Exercise tasks -
• a. Answer these questions using the page on KV cache disaggregation, one answer per line, marked (i), (ii), (iii):
(i) What framework powers the underlying KV cache transfer?
(ii) Which AMD GPUs does MORI-IO work with?
(iii) In the P/D disaggregation flow, what RDMA operation does the decode node issue against the prefill node's KV cache blocks?
• b. Write a continuation of the page on KV cache disaggregation, starting after its final heading, "TP-only Mode (Tensor Parallelism)".

Document section -
KV Cache Disaggregation (Prefill/Decode Separation)
April 23, 2026 · View on GitHub
Prefill/Decode (P/D) disaggregation runs the prefill and decode phases on separate GPU instances. The prefill node computes KV caches and transfers them to the decode node via RDMA, so the decode node can skip prefill entirely and start generating tokens immediately.
MORI (Modular RDMA Interface)
The underlying KV cache transfer is powered by MORI — a modular, high-performance RDMA framework for GPU-centric communication on AMD platforms.
Specifically, this module uses MORI-IO, the point-to-point communication library within MORI. MORI-IO provides:
- GPU-direct RDMA — data moves directly between GPU VRAM across nodes without staging through host memory, minimizing latency and CPU overhead.
- IBGDA (InfiniBand GPUDirect Async) — RDMA operations are issued directly from GPU kernels, bypassing the CPU entirely for the data path.
- Session-based transfers — MORI-IO pre-builds RDMA sessions (QP pairs, memory registrations) during a one-time handshake. Subsequent transfers reuse these sessions with near-zero setup cost.
- Hardware support — works with AMD MI300X/MI325X/MI355X GPUs and ConnectX-7, Broadcom Thor2, and AMD Pollara (AINIC) NICs.
In the P/D disaggregation flow, the decode node uses MORI-IO to issue RDMA READs against the prefill node's KV cache blocks. Each TP rank independently reads its own KV slice, so the transfer is fully parallel across the tensor-parallel group.
Client ──▶ Proxy (:10001)
│
▼
Prefill Node (kv_producer) # 1. compute KV caches
│
▼
Proxy # 2. receive block metadata
│
▼
Decode Node (kv_consumer) # 3. RDMA read KV, generate tokens
│
▼
Proxy ──▶ Client # 4. stream response back
How to Run
TP-only Mode (Tensor Parallelism)

Raw records -
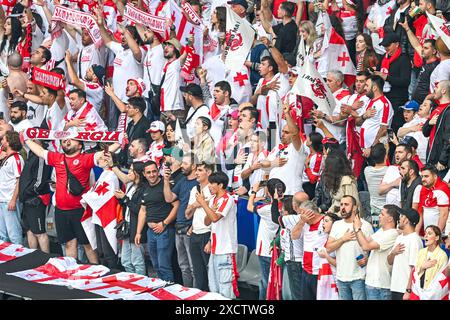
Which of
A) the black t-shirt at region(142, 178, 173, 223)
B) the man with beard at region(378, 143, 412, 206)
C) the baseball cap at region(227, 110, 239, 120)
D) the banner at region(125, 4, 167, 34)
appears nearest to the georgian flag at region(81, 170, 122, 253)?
the black t-shirt at region(142, 178, 173, 223)

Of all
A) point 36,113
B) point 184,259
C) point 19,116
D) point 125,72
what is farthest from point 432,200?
point 36,113

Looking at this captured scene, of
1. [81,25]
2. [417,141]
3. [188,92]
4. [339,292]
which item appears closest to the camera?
[339,292]

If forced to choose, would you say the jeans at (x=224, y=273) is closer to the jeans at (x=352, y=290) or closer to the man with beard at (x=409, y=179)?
the jeans at (x=352, y=290)

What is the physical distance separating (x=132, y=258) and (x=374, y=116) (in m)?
3.56

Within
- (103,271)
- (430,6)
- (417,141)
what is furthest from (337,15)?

Outputs -
• a.
(i) MORI (Modular RDMA Interface)
(ii) AMD MI300X, MI325X, and MI355X
(iii) RDMA READs

• b.
pip install msgpack msgspec quart
1. Start the Proxy
python -m atom.kv_transfer.disaggregation.proxy
# or with custom port:
python -m atom.kv_transfer.disaggregation.proxy --port 10001
2. Start the Prefill Node
python -m atom.entrypoints.openai_server \
--kv_cache_dtype fp8 \
--model /path/to/model \
--block-size 16 \
-tp 8 \
--kv-transfer-config '{"kv_role":"kv_producer","proxy_ip":"<PROXY_IP>","proxy_ping_port":36367,"http_prt":8000}'
3. Start the Decode Node
python -m atom.entrypoints.openai_server \
--kv_cache_dtype fp8 \
--model /path/to/model \
--block-size 16 \
-tp 8 \
--kv-transfer-config '{"kv_role":"kv_consumer","proxy_ip":"<PROXY_IP>","proxy_ping_port":36367,"http_prt":8000}'
4. Send Requests (to the Proxy)
curl -s http://<PROXY_IP>:10001/v1/completions \
-H "Content-Type: application/json" \
-d '{"prompt":"1 2 3 4 5","max_tokens":10,"temperature":0}'
DP + TP Mode (Data Parallelism + Tensor Parallelism)
When running MoE models (e.g. DeepSeek-V3/R1), you can enable data parallelism with expert parallelism for higher throughput. Each DP rank runs a full TP group, and MoE all-to-all is handled by MORI.
Key differences from TP-only mode:
- Add
--enable-dp-attention --enable-expert-parallelto both prefill and decode nodes. - Set
MORI_SHMEM_MODE=ISOLATIONto separate MoRI (MoE all-to-all) and MORI-IO (KV transfer) symmetric heap memory pools — without this, the two subsystems compete for the same memory and cause OOM during warmup. - The prefill node reports its
dp_rankback to the proxy so the decode node knows which DP rank's KV cache to read. - Each decode DP rank binds MORI-IO sessions to all prefill DP ranks (not just its own), because any prefill DP rank may have processed the request.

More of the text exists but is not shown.